(Requirement): Reproduce all of the data exactly.

Scene-based spatial questions
----------------

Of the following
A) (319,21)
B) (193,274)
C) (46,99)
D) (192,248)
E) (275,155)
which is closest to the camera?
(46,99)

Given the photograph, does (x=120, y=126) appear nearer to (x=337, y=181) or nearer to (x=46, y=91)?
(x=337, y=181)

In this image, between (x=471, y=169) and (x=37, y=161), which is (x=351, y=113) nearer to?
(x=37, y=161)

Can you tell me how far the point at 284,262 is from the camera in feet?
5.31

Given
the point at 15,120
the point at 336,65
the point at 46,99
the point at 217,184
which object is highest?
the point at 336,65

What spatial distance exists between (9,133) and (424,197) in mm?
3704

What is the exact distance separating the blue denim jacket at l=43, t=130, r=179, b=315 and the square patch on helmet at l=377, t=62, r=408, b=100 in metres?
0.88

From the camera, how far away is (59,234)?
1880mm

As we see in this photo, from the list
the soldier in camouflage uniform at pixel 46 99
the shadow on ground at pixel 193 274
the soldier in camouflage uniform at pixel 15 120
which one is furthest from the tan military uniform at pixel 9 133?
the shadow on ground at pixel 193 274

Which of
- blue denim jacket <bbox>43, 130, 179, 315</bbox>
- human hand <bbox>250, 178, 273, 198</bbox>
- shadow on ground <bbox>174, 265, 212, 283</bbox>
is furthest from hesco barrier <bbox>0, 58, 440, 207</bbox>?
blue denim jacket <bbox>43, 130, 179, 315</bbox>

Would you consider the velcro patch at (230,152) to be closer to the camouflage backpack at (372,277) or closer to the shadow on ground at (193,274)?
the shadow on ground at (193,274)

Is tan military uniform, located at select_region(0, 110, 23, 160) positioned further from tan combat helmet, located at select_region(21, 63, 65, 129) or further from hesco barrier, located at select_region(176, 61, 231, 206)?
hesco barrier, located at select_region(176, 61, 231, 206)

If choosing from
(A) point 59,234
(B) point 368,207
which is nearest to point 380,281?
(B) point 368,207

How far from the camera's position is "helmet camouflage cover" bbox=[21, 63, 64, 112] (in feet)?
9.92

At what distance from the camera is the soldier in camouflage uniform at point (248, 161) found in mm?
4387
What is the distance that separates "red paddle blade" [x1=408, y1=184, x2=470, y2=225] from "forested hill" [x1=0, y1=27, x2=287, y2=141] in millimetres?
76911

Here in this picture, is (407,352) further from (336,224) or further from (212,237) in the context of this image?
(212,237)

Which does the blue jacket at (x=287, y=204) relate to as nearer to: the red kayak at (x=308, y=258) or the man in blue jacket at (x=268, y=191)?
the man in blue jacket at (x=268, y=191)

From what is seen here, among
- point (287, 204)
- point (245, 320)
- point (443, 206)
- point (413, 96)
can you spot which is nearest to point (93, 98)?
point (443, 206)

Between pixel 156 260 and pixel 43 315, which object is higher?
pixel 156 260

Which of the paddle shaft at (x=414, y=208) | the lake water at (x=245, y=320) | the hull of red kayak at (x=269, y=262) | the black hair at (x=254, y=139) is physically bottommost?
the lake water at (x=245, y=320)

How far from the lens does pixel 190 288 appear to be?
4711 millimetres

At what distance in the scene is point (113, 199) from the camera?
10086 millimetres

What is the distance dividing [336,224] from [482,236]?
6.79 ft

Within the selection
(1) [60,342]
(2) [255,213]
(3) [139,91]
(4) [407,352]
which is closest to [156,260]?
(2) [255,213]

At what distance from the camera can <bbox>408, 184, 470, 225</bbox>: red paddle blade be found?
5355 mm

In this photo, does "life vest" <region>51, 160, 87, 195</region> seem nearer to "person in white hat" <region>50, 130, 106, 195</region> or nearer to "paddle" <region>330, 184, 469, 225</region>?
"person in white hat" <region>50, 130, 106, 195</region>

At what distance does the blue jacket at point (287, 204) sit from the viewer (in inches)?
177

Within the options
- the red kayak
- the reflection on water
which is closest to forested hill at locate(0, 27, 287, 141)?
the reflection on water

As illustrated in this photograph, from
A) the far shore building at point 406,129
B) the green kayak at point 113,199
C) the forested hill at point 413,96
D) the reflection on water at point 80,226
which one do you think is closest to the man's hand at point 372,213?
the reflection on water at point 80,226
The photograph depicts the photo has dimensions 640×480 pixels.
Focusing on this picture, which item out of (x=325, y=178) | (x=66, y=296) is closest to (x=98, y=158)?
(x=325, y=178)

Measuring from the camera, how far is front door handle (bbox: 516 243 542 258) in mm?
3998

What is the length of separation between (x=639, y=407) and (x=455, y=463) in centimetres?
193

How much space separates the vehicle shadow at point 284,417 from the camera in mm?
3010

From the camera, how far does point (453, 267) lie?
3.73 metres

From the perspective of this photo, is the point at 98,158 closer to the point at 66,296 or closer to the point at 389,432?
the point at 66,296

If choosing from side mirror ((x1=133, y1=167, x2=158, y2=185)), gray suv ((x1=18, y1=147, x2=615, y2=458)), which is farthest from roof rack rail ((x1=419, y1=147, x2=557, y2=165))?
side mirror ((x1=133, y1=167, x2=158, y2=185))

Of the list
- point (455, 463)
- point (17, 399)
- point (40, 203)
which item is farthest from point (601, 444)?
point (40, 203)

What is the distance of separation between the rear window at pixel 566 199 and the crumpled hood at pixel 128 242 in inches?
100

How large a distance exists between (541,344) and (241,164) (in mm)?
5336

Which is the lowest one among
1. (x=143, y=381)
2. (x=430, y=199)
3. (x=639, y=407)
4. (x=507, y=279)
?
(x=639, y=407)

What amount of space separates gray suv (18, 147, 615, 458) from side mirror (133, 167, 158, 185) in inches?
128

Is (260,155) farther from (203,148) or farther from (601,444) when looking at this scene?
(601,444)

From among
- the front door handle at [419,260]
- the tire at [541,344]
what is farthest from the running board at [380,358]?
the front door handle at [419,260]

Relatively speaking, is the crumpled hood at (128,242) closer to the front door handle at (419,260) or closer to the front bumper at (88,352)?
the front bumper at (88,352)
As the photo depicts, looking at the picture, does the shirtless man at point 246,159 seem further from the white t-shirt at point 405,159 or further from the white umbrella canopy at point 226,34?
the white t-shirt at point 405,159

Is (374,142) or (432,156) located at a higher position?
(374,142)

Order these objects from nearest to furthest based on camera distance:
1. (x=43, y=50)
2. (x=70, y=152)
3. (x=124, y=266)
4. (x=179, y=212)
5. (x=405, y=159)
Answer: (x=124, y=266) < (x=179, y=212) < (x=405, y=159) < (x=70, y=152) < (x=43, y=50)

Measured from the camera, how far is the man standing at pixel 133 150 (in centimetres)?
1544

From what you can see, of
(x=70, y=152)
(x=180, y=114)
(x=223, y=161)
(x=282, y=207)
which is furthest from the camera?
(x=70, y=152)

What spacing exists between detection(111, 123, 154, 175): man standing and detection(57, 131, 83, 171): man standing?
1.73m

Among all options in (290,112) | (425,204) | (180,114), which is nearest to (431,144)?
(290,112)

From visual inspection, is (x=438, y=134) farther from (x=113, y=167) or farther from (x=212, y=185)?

----------------

(Full output):
Of the following
A) (319,21)
B) (193,274)
C) (46,99)
D) (192,248)
E) (275,155)
which is closest to the camera?
(46,99)

Given the photograph, does (x=120, y=126) appear nearer to (x=337, y=181) or nearer to (x=46, y=91)?
(x=337, y=181)

In this image, between (x=471, y=169) and (x=37, y=161), which is (x=351, y=113) nearer to?
(x=37, y=161)

Can you tell me how far the point at 284,262 is from the camera in feet?
5.31

Given
the point at 15,120
the point at 336,65
the point at 46,99
the point at 217,184
which object is highest?
the point at 336,65

What spatial distance exists between (9,133) and (424,197) in mm?
3704

What is the exact distance separating the blue denim jacket at l=43, t=130, r=179, b=315 and the square patch on helmet at l=377, t=62, r=408, b=100 in metres?
0.88

From the camera, how far away is (59,234)?
1880mm

As we see in this photo, from the list
the soldier in camouflage uniform at pixel 46 99
the shadow on ground at pixel 193 274
the soldier in camouflage uniform at pixel 15 120
which one is furthest from the tan military uniform at pixel 9 133?
the shadow on ground at pixel 193 274

Which of
- blue denim jacket <bbox>43, 130, 179, 315</bbox>
- human hand <bbox>250, 178, 273, 198</bbox>
- shadow on ground <bbox>174, 265, 212, 283</bbox>
is furthest from hesco barrier <bbox>0, 58, 440, 207</bbox>?
blue denim jacket <bbox>43, 130, 179, 315</bbox>

Would you consider the velcro patch at (230,152) to be closer to the camouflage backpack at (372,277) or closer to the shadow on ground at (193,274)?
the shadow on ground at (193,274)

Is tan military uniform, located at select_region(0, 110, 23, 160) positioned further from tan combat helmet, located at select_region(21, 63, 65, 129) or further from hesco barrier, located at select_region(176, 61, 231, 206)?
hesco barrier, located at select_region(176, 61, 231, 206)

If choosing from
(A) point 59,234
(B) point 368,207
which is nearest to point 380,281?
(B) point 368,207

How far from the camera's position is "helmet camouflage cover" bbox=[21, 63, 64, 112] (in feet)?
9.92

At what distance from the camera is the soldier in camouflage uniform at point (248, 161) found in mm?
4387
What is the distance that separates "red paddle blade" [x1=408, y1=184, x2=470, y2=225] from "forested hill" [x1=0, y1=27, x2=287, y2=141] in millimetres?
76911

Here in this picture, is (407,352) further from (336,224) or further from (212,237) in the context of this image?
(212,237)

Which does the blue jacket at (x=287, y=204) relate to as nearer to: the red kayak at (x=308, y=258) or the man in blue jacket at (x=268, y=191)?
the man in blue jacket at (x=268, y=191)

From what is seen here, among
- point (287, 204)
- point (245, 320)
- point (443, 206)
- point (413, 96)
can you spot which is nearest to point (93, 98)?
point (443, 206)

Between pixel 156 260 and pixel 43 315, which object is higher?
pixel 156 260

Which of the paddle shaft at (x=414, y=208) | the lake water at (x=245, y=320) | the hull of red kayak at (x=269, y=262) | the black hair at (x=254, y=139) is physically bottommost?
the lake water at (x=245, y=320)

How far from the lens does pixel 190 288 appear to be?
4711 millimetres

At what distance in the scene is point (113, 199) from the camera?
10086 millimetres

What is the distance dividing [336,224] from [482,236]?
6.79 ft

Within the selection
(1) [60,342]
(2) [255,213]
(3) [139,91]
(4) [407,352]
which is closest to [156,260]?
(2) [255,213]

At what distance from the camera can <bbox>408, 184, 470, 225</bbox>: red paddle blade be found?
5355 mm

In this photo, does "life vest" <region>51, 160, 87, 195</region> seem nearer to "person in white hat" <region>50, 130, 106, 195</region> or nearer to "paddle" <region>330, 184, 469, 225</region>?
"person in white hat" <region>50, 130, 106, 195</region>

At what distance does the blue jacket at point (287, 204) sit from the viewer (in inches)?
177

Within the options
- the red kayak
- the reflection on water
which is closest to forested hill at locate(0, 27, 287, 141)?
the reflection on water

As illustrated in this photograph, from
A) the far shore building at point 406,129
B) the green kayak at point 113,199
C) the forested hill at point 413,96
D) the reflection on water at point 80,226
which one do you think is closest to the man's hand at point 372,213?
the reflection on water at point 80,226
The photograph depicts the photo has dimensions 640×480 pixels.
Focusing on this picture, which item out of (x=325, y=178) | (x=66, y=296) is closest to (x=98, y=158)?
(x=325, y=178)

Measuring from the camera, how far is front door handle (bbox: 516 243 542 258) in mm?
3998

What is the length of separation between (x=639, y=407) and (x=455, y=463) in centimetres?
193

How much space separates the vehicle shadow at point 284,417 from the camera in mm?
3010

From the camera, how far does point (453, 267) lie?
3.73 metres

From the perspective of this photo, is the point at 98,158 closer to the point at 66,296 or closer to the point at 389,432?
the point at 66,296

If choosing from side mirror ((x1=133, y1=167, x2=158, y2=185)), gray suv ((x1=18, y1=147, x2=615, y2=458)), which is farthest from roof rack rail ((x1=419, y1=147, x2=557, y2=165))?
side mirror ((x1=133, y1=167, x2=158, y2=185))

Of the list
- point (455, 463)
- point (17, 399)
- point (40, 203)
which item is farthest from point (601, 444)?
point (40, 203)

What is the distance of separation between the rear window at pixel 566 199 and the crumpled hood at pixel 128 242 in inches?
100

How large a distance exists between (541,344) and (241,164) (in mm)?
5336

Which is the lowest one among
1. (x=143, y=381)
2. (x=430, y=199)
3. (x=639, y=407)
4. (x=507, y=279)
?
(x=639, y=407)

What amount of space separates gray suv (18, 147, 615, 458) from side mirror (133, 167, 158, 185) in inches?
128

Is (260,155) farther from (203,148) or farther from (601,444) when looking at this scene?
(601,444)

From among
- the front door handle at [419,260]
- the tire at [541,344]
what is farthest from the running board at [380,358]?
the front door handle at [419,260]

Relatively speaking, is the crumpled hood at (128,242) closer to the front door handle at (419,260) or closer to the front bumper at (88,352)?
the front bumper at (88,352)
As the photo depicts, looking at the picture, does the shirtless man at point 246,159 seem further from the white t-shirt at point 405,159 or further from the white umbrella canopy at point 226,34?
the white t-shirt at point 405,159

Is (374,142) or (432,156) located at a higher position?
(374,142)

Order these objects from nearest to furthest based on camera distance:
1. (x=43, y=50)
2. (x=70, y=152)
3. (x=124, y=266)
4. (x=179, y=212)
5. (x=405, y=159)
Answer: (x=124, y=266) < (x=179, y=212) < (x=405, y=159) < (x=70, y=152) < (x=43, y=50)

Measured from the camera, how far is the man standing at pixel 133 150 (in centimetres)?
1544

From what you can see, of
(x=70, y=152)
(x=180, y=114)
(x=223, y=161)
(x=282, y=207)
which is furthest from the camera?
(x=70, y=152)

What spacing exists between detection(111, 123, 154, 175): man standing and detection(57, 131, 83, 171): man standing?
1.73m

Among all options in (290,112) | (425,204) | (180,114), which is nearest to (431,144)?
(290,112)

From visual inspection, is (x=438, y=134) farther from (x=113, y=167) or farther from (x=212, y=185)?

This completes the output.